I've said all this before. My diet plan is heavy on carbs in the morning - cereal and yogurt, and only salads for lunch and dinner (for most meals, at least).
This and last weeks have been difficult for me with very strong dysphoria and stressful family situations. I also started adding intense exercise. The exercise has always been tough for me - it increases my hunger... but I don't think that's the problem I'm having.
I've felt the emotional need to overeat this week. Today I'm actually only about 400 over my goal (and only 200 over my new goal - with exercise I'm trying to eat a bit more than I was)... but today was very high, almost exclusively, carbohydrates and fat. I didn't touch a single lettuce leaf... I snacked... and I had two sausages for dinner, complete with white rolls and french fries.

[Dataset items]
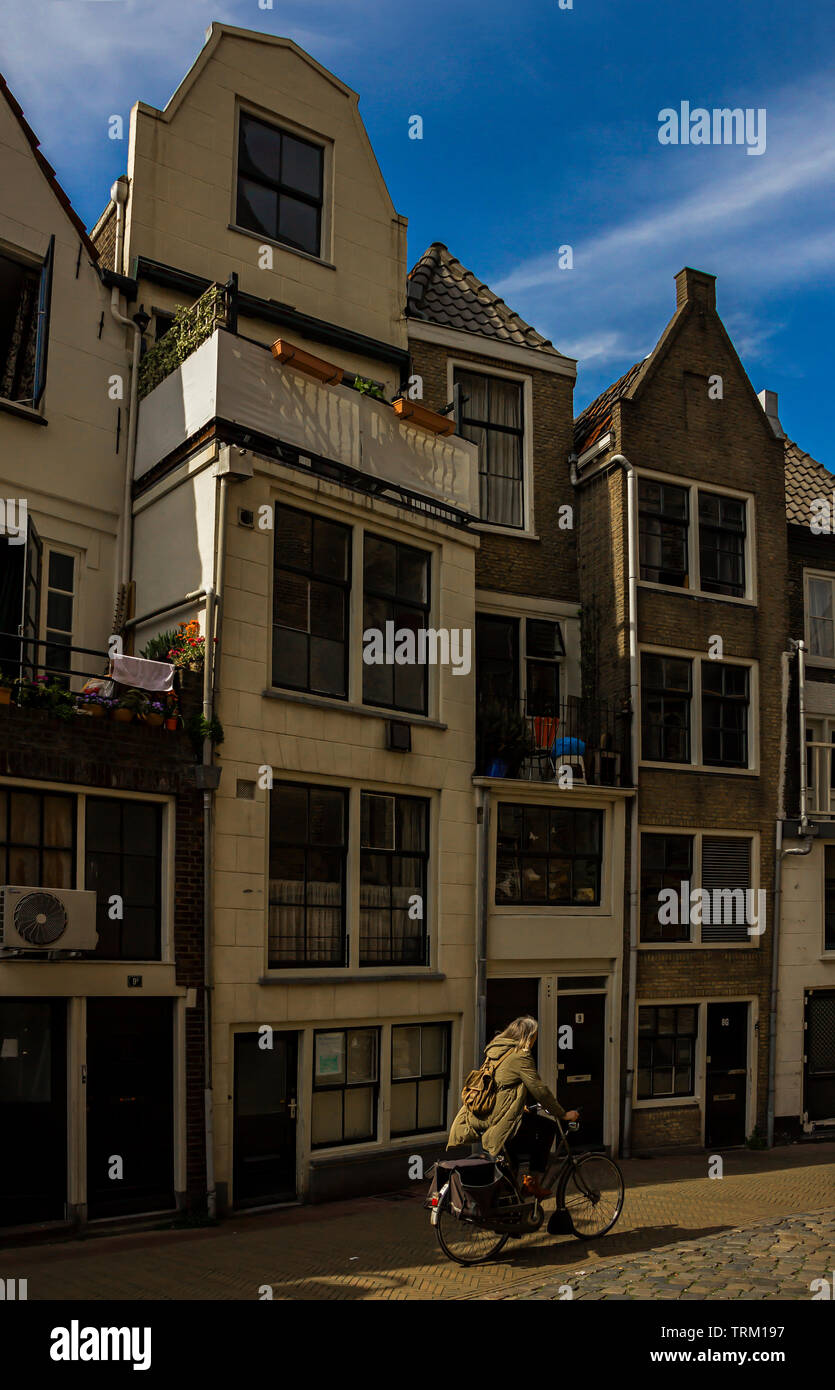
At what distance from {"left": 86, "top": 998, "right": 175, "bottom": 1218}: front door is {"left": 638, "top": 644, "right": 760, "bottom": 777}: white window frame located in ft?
30.9

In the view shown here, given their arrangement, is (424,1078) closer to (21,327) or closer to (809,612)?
(21,327)

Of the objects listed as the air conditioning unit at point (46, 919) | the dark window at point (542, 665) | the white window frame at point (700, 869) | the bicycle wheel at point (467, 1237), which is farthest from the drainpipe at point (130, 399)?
the white window frame at point (700, 869)

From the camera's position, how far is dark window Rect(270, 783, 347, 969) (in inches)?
→ 568

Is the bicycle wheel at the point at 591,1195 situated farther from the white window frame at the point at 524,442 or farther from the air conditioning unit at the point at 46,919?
the white window frame at the point at 524,442

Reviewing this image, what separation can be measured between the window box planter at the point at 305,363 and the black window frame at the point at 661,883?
28.7ft

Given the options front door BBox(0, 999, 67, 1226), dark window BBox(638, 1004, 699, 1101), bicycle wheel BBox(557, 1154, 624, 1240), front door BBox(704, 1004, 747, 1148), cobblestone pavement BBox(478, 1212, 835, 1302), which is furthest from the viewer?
front door BBox(704, 1004, 747, 1148)

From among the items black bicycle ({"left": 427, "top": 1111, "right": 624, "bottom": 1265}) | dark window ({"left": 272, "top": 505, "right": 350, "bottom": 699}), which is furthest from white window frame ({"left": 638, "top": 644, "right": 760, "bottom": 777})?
black bicycle ({"left": 427, "top": 1111, "right": 624, "bottom": 1265})

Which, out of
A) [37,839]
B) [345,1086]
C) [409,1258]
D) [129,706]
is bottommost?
[409,1258]

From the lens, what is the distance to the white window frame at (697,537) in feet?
66.1

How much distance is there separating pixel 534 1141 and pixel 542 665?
10.4 metres

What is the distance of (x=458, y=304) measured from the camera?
20391mm

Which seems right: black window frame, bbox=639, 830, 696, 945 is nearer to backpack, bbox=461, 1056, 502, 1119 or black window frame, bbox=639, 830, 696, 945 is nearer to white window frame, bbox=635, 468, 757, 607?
white window frame, bbox=635, 468, 757, 607

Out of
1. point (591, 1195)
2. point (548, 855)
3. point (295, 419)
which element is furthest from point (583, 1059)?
point (295, 419)
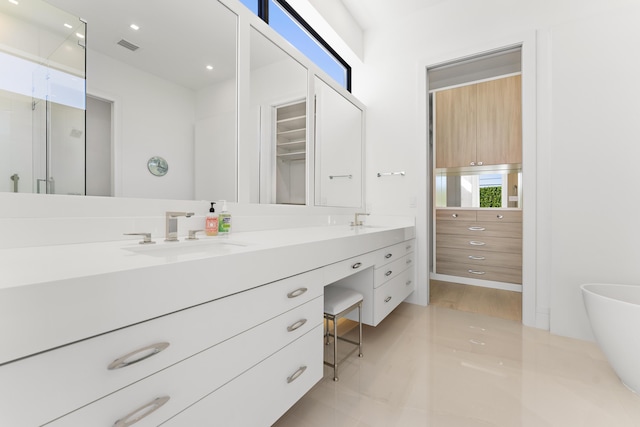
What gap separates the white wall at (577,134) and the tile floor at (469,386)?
20.4 inches

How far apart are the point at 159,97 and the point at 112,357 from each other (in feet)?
3.75

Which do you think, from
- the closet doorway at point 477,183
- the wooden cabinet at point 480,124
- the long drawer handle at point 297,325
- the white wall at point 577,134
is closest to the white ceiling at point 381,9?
the white wall at point 577,134

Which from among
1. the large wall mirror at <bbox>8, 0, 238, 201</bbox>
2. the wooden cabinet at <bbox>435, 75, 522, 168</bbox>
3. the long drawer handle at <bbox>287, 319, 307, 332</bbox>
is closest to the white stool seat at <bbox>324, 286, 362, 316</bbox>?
the long drawer handle at <bbox>287, 319, 307, 332</bbox>

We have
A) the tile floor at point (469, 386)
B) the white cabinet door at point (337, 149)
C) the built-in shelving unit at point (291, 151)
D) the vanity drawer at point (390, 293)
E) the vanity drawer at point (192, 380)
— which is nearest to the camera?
the vanity drawer at point (192, 380)

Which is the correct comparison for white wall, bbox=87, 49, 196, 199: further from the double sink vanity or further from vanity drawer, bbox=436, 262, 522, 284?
vanity drawer, bbox=436, 262, 522, 284

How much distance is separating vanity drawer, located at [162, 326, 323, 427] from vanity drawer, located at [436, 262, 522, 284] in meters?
2.78

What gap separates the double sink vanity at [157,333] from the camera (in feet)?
1.57

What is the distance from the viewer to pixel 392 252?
2127mm

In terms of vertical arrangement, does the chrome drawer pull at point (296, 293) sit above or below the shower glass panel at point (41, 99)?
Answer: below

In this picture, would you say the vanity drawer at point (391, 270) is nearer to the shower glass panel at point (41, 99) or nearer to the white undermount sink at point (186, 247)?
the white undermount sink at point (186, 247)

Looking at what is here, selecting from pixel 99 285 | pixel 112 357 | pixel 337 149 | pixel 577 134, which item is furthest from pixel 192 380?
pixel 577 134

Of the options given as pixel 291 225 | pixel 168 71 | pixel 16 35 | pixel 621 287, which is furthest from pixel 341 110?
pixel 621 287

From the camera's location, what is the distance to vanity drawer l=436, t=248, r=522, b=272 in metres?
3.10

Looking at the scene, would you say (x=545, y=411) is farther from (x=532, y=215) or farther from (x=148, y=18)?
(x=148, y=18)
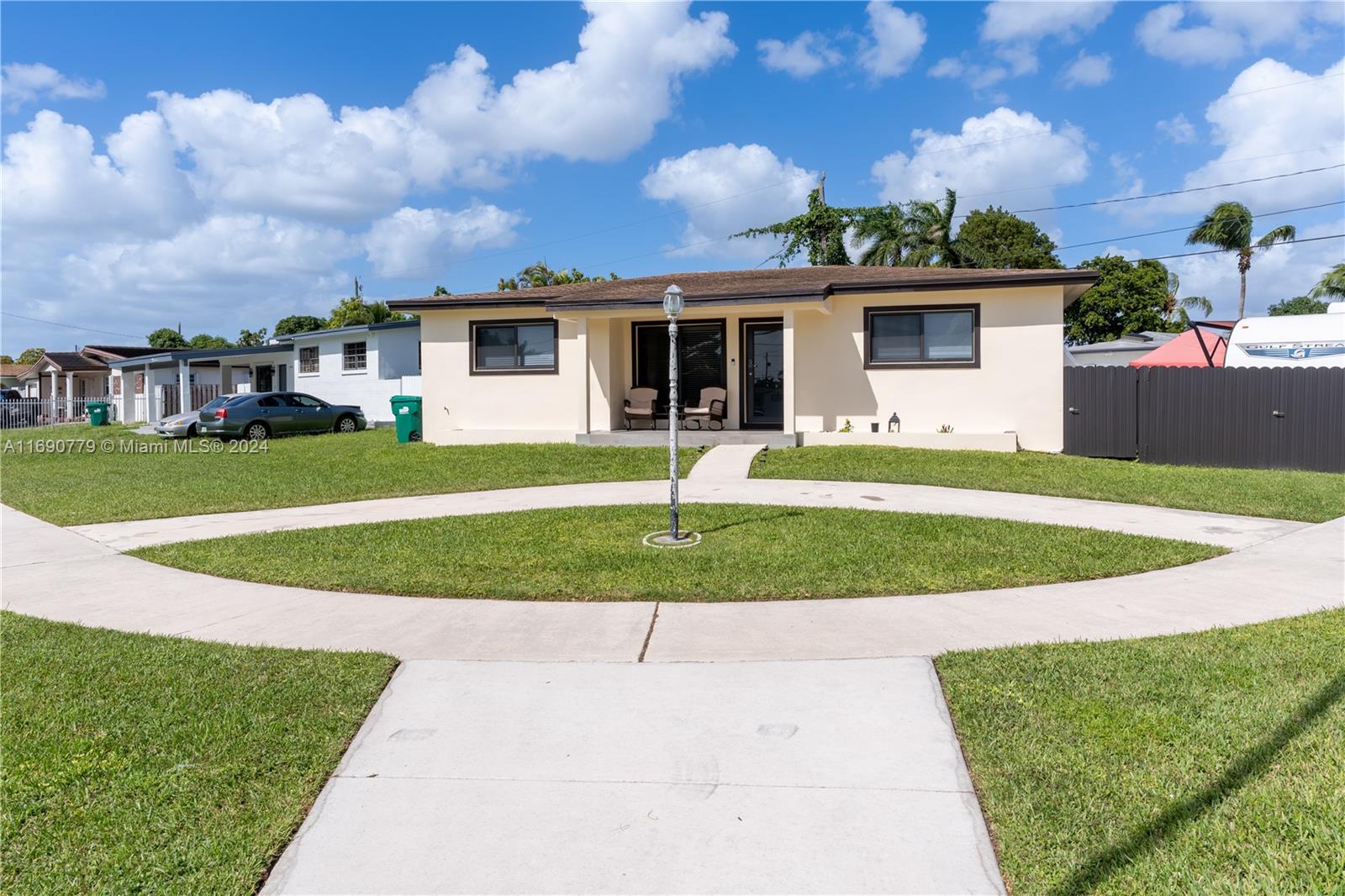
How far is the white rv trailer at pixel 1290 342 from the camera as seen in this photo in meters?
14.6

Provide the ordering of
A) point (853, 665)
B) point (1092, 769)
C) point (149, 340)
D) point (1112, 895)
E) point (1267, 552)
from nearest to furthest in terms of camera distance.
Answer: point (1112, 895) → point (1092, 769) → point (853, 665) → point (1267, 552) → point (149, 340)

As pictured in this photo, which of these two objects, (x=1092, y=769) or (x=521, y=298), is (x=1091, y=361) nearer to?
(x=521, y=298)

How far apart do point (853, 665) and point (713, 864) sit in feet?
6.25

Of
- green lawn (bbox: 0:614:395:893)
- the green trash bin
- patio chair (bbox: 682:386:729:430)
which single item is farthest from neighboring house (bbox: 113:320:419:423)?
green lawn (bbox: 0:614:395:893)

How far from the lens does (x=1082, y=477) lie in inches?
467

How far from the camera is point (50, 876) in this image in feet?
8.54

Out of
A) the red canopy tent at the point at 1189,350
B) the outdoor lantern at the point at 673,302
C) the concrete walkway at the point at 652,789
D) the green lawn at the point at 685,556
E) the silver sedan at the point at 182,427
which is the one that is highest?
the red canopy tent at the point at 1189,350

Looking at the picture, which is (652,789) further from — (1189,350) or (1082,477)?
(1189,350)

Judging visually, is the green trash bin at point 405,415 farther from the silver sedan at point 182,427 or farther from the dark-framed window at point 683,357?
the silver sedan at point 182,427

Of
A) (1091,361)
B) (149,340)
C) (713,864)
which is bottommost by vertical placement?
(713,864)

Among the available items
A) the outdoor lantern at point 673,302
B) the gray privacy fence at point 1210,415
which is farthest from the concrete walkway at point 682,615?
the gray privacy fence at point 1210,415

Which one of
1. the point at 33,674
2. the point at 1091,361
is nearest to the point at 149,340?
the point at 1091,361

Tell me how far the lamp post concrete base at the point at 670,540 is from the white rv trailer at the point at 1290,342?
42.8ft

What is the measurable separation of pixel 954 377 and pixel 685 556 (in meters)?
9.97
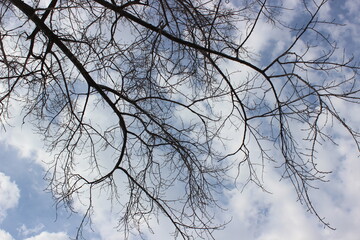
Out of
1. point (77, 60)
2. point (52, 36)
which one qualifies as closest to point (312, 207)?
point (77, 60)

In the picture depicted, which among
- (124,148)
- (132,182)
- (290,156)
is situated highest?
(290,156)

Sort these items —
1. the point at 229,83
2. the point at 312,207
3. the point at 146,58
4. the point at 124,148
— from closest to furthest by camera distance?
the point at 312,207 → the point at 229,83 → the point at 146,58 → the point at 124,148

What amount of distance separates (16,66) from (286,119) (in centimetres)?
341

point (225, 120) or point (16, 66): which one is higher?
point (225, 120)

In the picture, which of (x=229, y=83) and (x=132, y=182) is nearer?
(x=229, y=83)

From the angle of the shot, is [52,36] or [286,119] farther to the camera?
[52,36]

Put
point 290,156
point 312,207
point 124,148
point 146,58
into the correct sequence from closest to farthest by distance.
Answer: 1. point 312,207
2. point 290,156
3. point 146,58
4. point 124,148

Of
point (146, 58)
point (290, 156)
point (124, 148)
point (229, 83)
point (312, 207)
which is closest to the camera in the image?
point (312, 207)

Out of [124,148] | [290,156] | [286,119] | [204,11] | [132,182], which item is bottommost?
[132,182]

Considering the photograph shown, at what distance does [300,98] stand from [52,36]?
3.01 metres

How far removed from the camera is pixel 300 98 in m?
3.45

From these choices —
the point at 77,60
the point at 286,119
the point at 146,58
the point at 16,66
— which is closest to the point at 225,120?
the point at 286,119

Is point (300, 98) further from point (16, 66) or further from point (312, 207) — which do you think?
point (16, 66)

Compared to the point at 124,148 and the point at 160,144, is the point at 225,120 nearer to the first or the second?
the point at 160,144
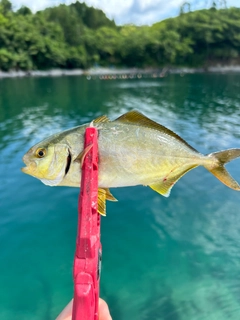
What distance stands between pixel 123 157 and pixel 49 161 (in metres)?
0.66

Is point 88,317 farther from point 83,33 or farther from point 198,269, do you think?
point 83,33

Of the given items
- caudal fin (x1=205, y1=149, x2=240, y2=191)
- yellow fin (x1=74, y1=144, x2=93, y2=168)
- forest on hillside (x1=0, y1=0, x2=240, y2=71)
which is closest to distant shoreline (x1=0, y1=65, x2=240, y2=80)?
forest on hillside (x1=0, y1=0, x2=240, y2=71)

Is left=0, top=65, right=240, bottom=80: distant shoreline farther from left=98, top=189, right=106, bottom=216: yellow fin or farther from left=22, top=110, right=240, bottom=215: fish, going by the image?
left=98, top=189, right=106, bottom=216: yellow fin

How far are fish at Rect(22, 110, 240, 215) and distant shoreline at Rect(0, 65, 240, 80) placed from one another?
259 ft

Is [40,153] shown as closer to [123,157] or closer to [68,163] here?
[68,163]

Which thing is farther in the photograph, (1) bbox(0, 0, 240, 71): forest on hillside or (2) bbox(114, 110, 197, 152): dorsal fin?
(1) bbox(0, 0, 240, 71): forest on hillside

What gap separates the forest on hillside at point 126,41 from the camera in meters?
91.6

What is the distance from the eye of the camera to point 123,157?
2.76 metres

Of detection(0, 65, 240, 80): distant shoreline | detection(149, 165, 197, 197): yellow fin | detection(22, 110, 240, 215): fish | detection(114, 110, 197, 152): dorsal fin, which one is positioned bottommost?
detection(0, 65, 240, 80): distant shoreline

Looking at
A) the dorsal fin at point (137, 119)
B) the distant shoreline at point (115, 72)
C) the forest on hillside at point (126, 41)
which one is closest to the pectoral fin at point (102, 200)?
the dorsal fin at point (137, 119)

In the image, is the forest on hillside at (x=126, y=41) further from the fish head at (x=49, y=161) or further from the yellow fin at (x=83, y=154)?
the yellow fin at (x=83, y=154)

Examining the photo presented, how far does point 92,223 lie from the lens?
8.50 feet

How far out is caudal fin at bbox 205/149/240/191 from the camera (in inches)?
120

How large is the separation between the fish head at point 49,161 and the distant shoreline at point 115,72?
7928cm
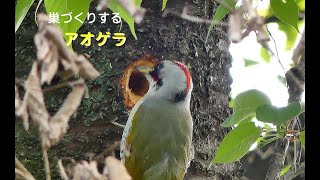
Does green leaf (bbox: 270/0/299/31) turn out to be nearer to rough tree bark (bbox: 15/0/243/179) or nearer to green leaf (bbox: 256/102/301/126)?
green leaf (bbox: 256/102/301/126)

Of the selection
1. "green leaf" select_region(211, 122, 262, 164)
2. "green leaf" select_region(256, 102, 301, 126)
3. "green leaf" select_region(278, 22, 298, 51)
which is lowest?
"green leaf" select_region(211, 122, 262, 164)

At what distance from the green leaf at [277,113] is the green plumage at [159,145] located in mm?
177

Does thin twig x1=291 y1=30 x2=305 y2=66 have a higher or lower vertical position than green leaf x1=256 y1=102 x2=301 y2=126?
higher

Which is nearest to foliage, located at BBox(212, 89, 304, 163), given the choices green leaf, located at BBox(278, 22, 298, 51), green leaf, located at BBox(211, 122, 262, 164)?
green leaf, located at BBox(211, 122, 262, 164)

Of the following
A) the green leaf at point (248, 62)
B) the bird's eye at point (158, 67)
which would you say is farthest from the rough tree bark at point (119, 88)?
the green leaf at point (248, 62)

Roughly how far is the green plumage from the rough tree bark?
18 mm

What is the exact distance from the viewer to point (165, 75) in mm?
607

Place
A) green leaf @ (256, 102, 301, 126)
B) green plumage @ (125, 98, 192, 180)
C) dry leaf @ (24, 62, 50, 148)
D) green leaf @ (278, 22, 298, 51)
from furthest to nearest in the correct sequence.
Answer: green leaf @ (278, 22, 298, 51), green plumage @ (125, 98, 192, 180), green leaf @ (256, 102, 301, 126), dry leaf @ (24, 62, 50, 148)

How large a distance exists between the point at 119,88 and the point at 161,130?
0.23 feet

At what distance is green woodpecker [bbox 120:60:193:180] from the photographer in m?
0.59

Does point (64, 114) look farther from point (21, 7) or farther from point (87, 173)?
point (21, 7)
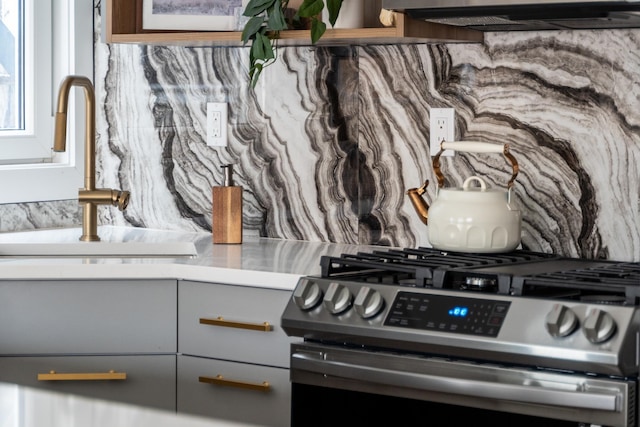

# Challenges
A – Answer these from the diet post:
(i) What does the writer eat in the morning?
(ii) What kind of activity did the writer start adding?
(iii) What did the writer have for dinner today?
B – Go on with the post about dieting, writing a few more sentences that follow on from its last line.
The listing plays no part in what follows.

# Answers to the problems
A –
(i) Cereal and yogurt.
(ii) Intense exercise.
(iii) Two sausages, with white rolls and french fries.

B –
Right now I feel sedated. I'm somewhat less depressed and dysphoric, things feel muted and tired. I'm sitting here feeling like I did nearly every day in June and July. The dysphoria is still there and stronger than 6 months ago... but I'm still a lot lighter than 6 months ago too (with all the extra T that's supposed to bring).
I've had a second epiphany. I really was doing this to myself. I was truly addicted and truly looking for sedation. More than that, I was absolutely doing this to reduce dysphoria and cope with my gender dissonance.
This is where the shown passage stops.